● **WHAT IS NEEDED**: Locate each line in the items below that contains the word "which" and copy it out. Case counts.

● **MATERIAL PROVIDED**:
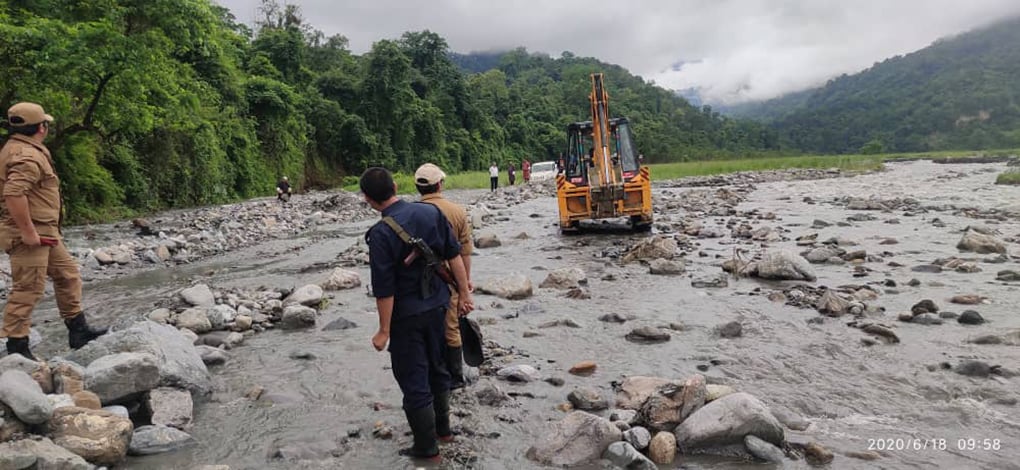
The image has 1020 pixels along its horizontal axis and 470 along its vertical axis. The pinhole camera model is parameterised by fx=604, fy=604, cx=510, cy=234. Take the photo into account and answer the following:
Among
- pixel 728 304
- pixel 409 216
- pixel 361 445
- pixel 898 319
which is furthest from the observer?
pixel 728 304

* * *

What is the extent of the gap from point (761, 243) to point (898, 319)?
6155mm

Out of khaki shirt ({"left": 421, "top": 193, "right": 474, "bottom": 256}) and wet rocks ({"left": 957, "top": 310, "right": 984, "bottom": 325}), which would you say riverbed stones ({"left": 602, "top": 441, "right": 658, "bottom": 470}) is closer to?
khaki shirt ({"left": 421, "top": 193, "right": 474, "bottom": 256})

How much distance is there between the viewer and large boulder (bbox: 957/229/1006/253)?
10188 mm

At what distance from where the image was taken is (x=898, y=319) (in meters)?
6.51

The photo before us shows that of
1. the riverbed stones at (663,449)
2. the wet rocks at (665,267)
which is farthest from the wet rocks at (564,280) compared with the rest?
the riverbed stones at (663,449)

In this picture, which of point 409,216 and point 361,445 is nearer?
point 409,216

● **SOLUTION FOR THIS TASK**:
which is furthest from the observer?
Out of khaki shirt ({"left": 421, "top": 193, "right": 474, "bottom": 256}) and wet rocks ({"left": 957, "top": 310, "right": 984, "bottom": 325}), which would you say riverbed stones ({"left": 602, "top": 441, "right": 658, "bottom": 470}) is closer to?
which is farthest from the wet rocks at (564,280) compared with the rest?
In this picture, which of point 409,216 and point 361,445 is nearer?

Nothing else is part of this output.